For some couples, a prenuptial just makes sense. In many cases, there may be important assets to protect, while in others, debt incurred by one party may play a role. Whatever the reason that an Oregon couple feels drawn to utilize prenuptial agreements, it is important to note both what it can and can't stipulate.
Prenuptial agreements are not contracts that dictate how either partner in the marriage must act. Anything related to grooming habits or personal annoyances is not enforceable. Contrary to a common belief, a prenuptial also may not outline any repercussions for undesirable acts, such as cheating or lack of sexual activity during the course of the marriage.

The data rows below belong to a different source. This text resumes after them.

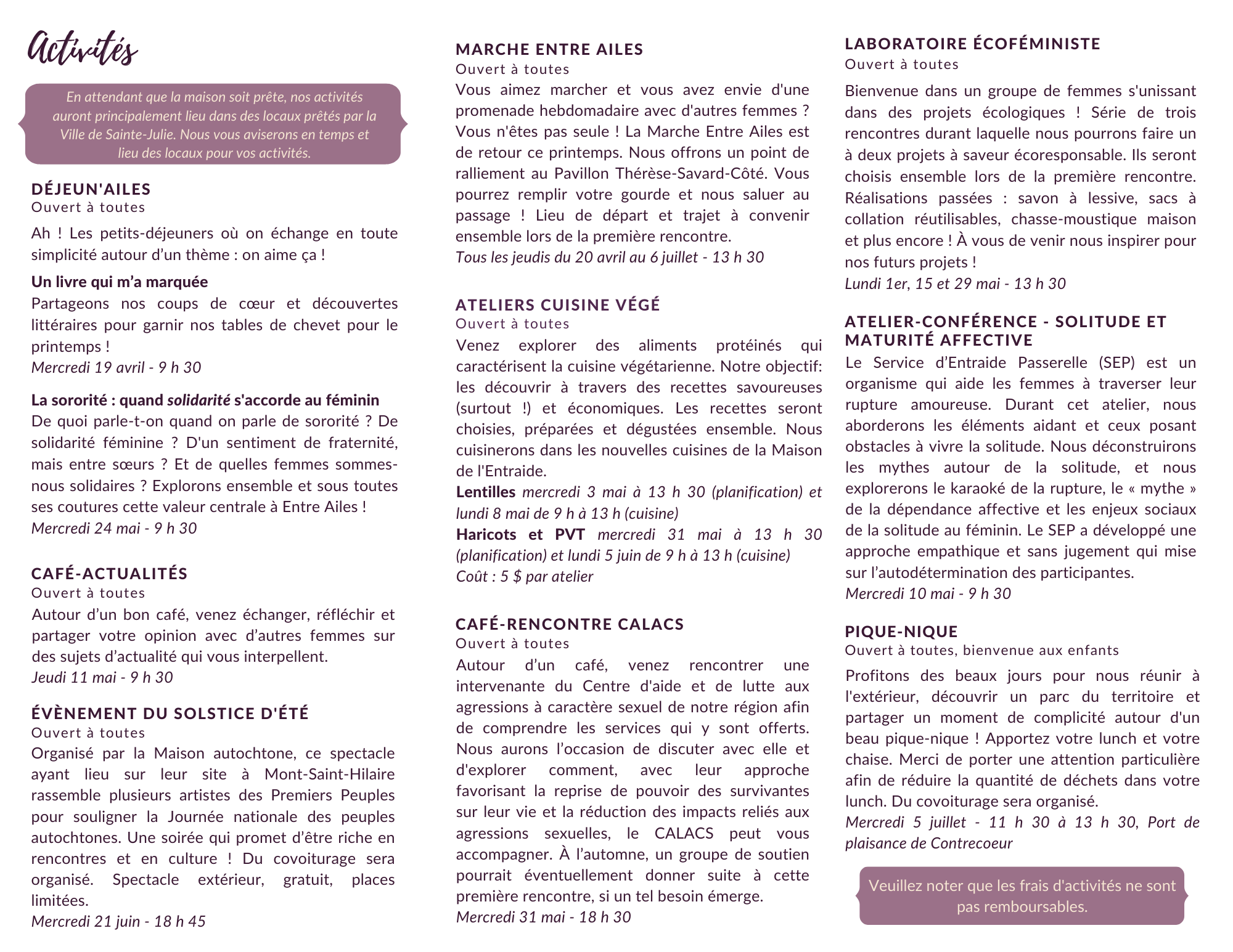 Activités

En attendant que la maison soit prête, nos activités auront principalement lieu dans des locaux prêtés par la Ville de Sainte-Julie. Nous vous aviserons en temps et lieu des locaux pour vos activités.

DÉJEUN'AILES
Ouvert à toutes
Ah ! Les petits-déjeuners où on échange en toute simplicité autour d'un thème : on aime ça !

Un livre qui m'a marquée
Partageons nos coups de cœur et découvertes littéraires pour garnir nos tables de chevet pour le printemps !
Mercredi 19 avril - 9 h 30

La sororité : quand solidarité s'accorde au féminin
De quoi parle-t-on quand on parle de sororité ? De solidarité féminine ? D'un sentiment de fraternité, mais entre sœurs ? Et de quelles femmes sommes-nous solidaires ? Explorons ensemble et sous toutes ses coutures cette valeur centrale à Entre Ailes !
Mercredi 24 mai - 9 h 30

CAFÉ-ACTUALITÉS
Ouvert à toutes
Autour d'un bon café, venez échanger, réfléchir et partager votre opinion avec d'autres femmes sur des sujets d'actualité qui vous interpellent.
Jeudi 11 mai - 9 h 30

ÉVÈNEMENT DU SOLSTICE D'ÉTÉ
Ouvert à toutes
Organisé par la Maison autochtone, ce spectacle ayant lieu sur leur site à Mont-Saint-Hilaire rassemble plusieurs artistes des Premiers Peuples pour souligner la Journée nationale des peuples autochtones. Une soirée qui promet d'être riche en rencontres et en culture ! Du covoiturage sera organisé. Spectacle extérieur, gratuit, places limitées.
Mercredi 21 juin - 18 h 45

MARCHE ENTRE AILES
Ouvert à toutes
Vous aimez marcher et vous avez envie d'une promenade hebdomadaire avec d'autres femmes ? Vous n'êtes pas seule ! La Marche Entre Ailes est de retour ce printemps. Nous offrons un point de ralliement au Pavillon Thérèse-Savard-Côté. Vous pourrez remplir votre gourde et nous saluer au passage ! Lieu de départ et trajet à convenir ensemble lors de la première rencontre.
Tous les jeudis du 20 avril au 6 juillet - 13 h 30

ATELIERS CUISINE VÉGÉ
Ouvert à toutes
Venez explorer des aliments protéinés qui caractérisent la cuisine végétarienne. Notre objectif: les découvrir à travers des recettes savoureuses (surtout !) et économiques. Les recettes seront choisies, préparées et dégustées ensemble. Nous cuisinerons dans les nouvelles cuisines de la Maison de l'Entraide.
Lentilles mercredi 3 mai à 13 h 30 (planification) et lundi 8 mai de 9 h à 13 h (cuisine)
Haricots et PVT mercredi 31 mai à 13 h 30 (planification) et lundi 5 juin de 9 h à 13 h (cuisine)
Coût : 5 $ par atelier

CAFÉ-RENCONTRE CALACS
Ouvert à toutes
Autour d'un café, venez rencontrer une intervenante du Centre d'aide et de lutte aux agressions à caractère sexuel de notre région afin de comprendre les services qui y sont offerts. Nous aurons l'occasion de discuter avec elle et d'explorer comment, avec leur approche favorisant la reprise de pouvoir des survivantes sur leur vie et la réduction des impacts reliés aux agressions sexuelles, le CALACS peut vous accompagner. À l'automne, un groupe de soutien pourrait éventuellement donner suite à cette première rencontre, si un tel besoin émerge.
Mercredi 31 mai - 18 h 30

LABORATOIRE ÉCOFÉMINISTE
Ouvert à toutes
Bienvenue dans un groupe de femmes s'unissant dans des projets écologiques ! Série de trois rencontres durant laquelle nous pourrons faire un à deux projets à saveur écoresponsable. Ils seront choisis ensemble lors de la première rencontre. Réalisations passées : savon à lessive, sacs à collation réutilisables, chasse-moustique maison et plus encore ! À vous de venir nous inspirer pour nos futurs projets !
Lundi 1er, 15 et 29 mai - 13 h 30

ATELIER-CONFÉRENCE - SOLITUDE ET MATURITÉ AFFECTIVE
Le Service d'Entraide Passerelle (SEP) est un organisme qui aide les femmes à traverser leur rupture amoureuse. Durant cet atelier, nous aborderons les éléments aidant et ceux posant obstacles à vivre la solitude. Nous déconstruirons les mythes autour de la solitude, et nous explorerons le karaoké de la rupture, le « mythe » de la dépendance affective et les enjeux sociaux de la solitude au féminin. Le SEP a développé une approche empathique et sans jugement qui mise sur l'autodétermination des participantes.
Mercredi 10 mai - 9 h 30

PIQUE-NIQUE
Ouvert à toutes, bienvenue aux enfants
Profitons des beaux jours pour nous réunir à l'extérieur, découvrir un parc du territoire et partager un moment de complicité autour d'un beau pique-nique ! Apportez votre lunch et votre chaise. Merci de porter une attention particulière afin de réduire la quantité de déchets dans votre lunch. Du covoiturage sera organisé.
Mercredi 5 juillet - 11 h 30 à 13 h 30, Port de plaisance de Contrecoeur

Veuillez noter que les frais d'activités ne sont pas remboursables.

What it can do is provide protection to both parties in the case of divorce. While a young couple with little to no assets may not feel that they need a prenuptial, this agreement can be vitally important to anyone with substantial assets, debt or children that they would like to protect in the case of a divorce. In order to utilize a prenuptial agreement properly and to the benefit of both parties, the first step is to read up on state laws. Laws vary from state to state, so it is important to always be aware of the rules in a couple's state of residence.

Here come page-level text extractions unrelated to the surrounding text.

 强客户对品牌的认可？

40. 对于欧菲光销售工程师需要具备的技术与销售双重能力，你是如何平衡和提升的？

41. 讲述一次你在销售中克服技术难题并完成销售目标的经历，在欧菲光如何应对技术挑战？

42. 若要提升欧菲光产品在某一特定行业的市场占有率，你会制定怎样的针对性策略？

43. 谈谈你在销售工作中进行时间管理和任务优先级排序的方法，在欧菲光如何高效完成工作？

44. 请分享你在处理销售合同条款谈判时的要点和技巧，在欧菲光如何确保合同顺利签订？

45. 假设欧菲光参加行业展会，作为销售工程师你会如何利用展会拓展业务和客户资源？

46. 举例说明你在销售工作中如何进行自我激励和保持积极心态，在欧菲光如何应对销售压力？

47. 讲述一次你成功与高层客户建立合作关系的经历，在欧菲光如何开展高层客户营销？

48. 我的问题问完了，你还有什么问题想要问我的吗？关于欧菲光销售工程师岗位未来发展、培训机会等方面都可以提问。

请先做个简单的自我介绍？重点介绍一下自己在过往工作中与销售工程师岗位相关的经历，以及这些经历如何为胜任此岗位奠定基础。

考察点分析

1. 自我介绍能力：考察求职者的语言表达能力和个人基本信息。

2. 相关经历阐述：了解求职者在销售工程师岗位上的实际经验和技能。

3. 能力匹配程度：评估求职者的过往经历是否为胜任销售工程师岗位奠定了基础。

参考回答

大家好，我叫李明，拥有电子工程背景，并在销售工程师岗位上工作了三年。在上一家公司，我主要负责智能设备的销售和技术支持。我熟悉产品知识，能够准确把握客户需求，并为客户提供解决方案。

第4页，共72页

Some individuals might fear that bringing up the subject of prenuptial agreements might zap the romance out of a relationship. However, there is nothing inherently unromantic about wishing to protect both parties should the marriage unexpectedly end in divorce. After determining whether a prenuptial agreement is the right course of action for a soon-to-be married Oregon couple, ensuring that both parties are financially taken care of and protected in the event of a divorce can be a first step toward a solid marriage.